[EXTRACT PROVIDED]
───

My reply, ‘I think my fear has come along with me today’.
He starts off the next pitch, not by going up, but by heading across to the left maybe 10m or more. It would seem the objective of this route is to take in all the exposure available on this tower because the rock underneath us is overhung, so my foot holds are the last pieces of vertical rock on this side of the face. There is a bolt or piton at the start of the traverse but nothing at the end, meaning that once I start climbing, if I were to fall, there is nothing to limit my swing, and with the stretch of the rope, I will swing underneath the face that we are climbing and be unable to rejoin the climb. I prefer Rock to Swing myself. Before Marcelo had started climbing he said ‘this traverse is easy, you will see’. Thankfully he is right. And the climbing above the traverse is fantastic, hard enough that you have to think and work, but easy enough to be fun
The next pitch is steep, overhung, big moves on big holds with the wall now hanging over the climb below us.
Marcello spots a beautiful flower as he is climbing – the Rapunzo – and tells me a story about when he was here with another client.
‘You must look at this beautiful flower, the best in all the Dolomites’ he says to the client. When he sees the client reach the flower he says ‘look at the flower’.
The clients response
‘@#$% the Rapunzo’
‘No you must look it is very beautiful’
‘@#$% the Rapunzo, @#$% you, @#$% the Rapunzo’
I reach the spot where he had seen the flower, it is steep, exposed, my forearms are burning,
‘Neil, look at the flower’
‘Yes it is beautiful’ I shout back, not having looked yet. I set my feet and find a good hold and have a look. Yes, it is an amazingly beautiful flower with a remarkable shape. ‘yes, I like it, it is pretty’.
The hard climbing finished we do the ramble to the top.

───

[SHORT TASK] Sum up the climbing account in two sentences.

Data taken from a collection:
───

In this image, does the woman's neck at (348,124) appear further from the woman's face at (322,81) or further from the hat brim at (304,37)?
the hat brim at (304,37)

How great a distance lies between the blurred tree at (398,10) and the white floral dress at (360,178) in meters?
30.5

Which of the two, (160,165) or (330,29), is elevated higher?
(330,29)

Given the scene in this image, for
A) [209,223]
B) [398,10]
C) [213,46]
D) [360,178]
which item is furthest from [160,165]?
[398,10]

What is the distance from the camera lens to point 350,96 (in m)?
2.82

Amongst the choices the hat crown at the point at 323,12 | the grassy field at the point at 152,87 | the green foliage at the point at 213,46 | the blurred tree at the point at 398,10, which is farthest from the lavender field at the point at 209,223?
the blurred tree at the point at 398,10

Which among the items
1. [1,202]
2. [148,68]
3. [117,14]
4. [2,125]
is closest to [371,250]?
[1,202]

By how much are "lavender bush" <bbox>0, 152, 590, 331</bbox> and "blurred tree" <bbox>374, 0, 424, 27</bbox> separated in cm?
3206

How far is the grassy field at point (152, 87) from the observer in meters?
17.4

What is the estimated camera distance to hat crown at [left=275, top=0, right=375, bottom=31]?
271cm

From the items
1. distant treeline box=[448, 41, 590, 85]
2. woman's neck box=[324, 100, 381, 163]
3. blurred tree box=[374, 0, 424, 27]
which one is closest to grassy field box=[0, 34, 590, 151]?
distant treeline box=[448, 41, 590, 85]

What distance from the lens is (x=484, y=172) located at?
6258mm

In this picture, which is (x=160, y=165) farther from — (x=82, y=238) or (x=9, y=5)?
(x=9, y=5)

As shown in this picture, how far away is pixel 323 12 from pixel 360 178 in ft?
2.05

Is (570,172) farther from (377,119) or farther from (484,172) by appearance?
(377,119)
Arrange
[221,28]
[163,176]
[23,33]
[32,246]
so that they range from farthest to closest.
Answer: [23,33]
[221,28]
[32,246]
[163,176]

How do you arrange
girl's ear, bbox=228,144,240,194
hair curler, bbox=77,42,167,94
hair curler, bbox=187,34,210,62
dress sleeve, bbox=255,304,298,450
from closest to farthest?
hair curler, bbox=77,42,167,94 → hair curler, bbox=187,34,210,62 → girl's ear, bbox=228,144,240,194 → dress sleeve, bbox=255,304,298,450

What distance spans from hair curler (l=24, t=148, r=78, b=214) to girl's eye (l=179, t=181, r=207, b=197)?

───

[COMPLETED EXERCISE] Marcelo starts a pitch with an exposed traverse to the left above overhung rock, which proves easy as he said it would, and it is followed by fantastic climbing and then a steep, overhung pitch with big moves on big holds. Partway up he points out a Rapunzo flower and tells how a former client cursed it, and Neil, forearms burning, first calls back that it is beautiful without looking, then finds a good hold, sees that it really is, and the climb ends with a ramble to the top.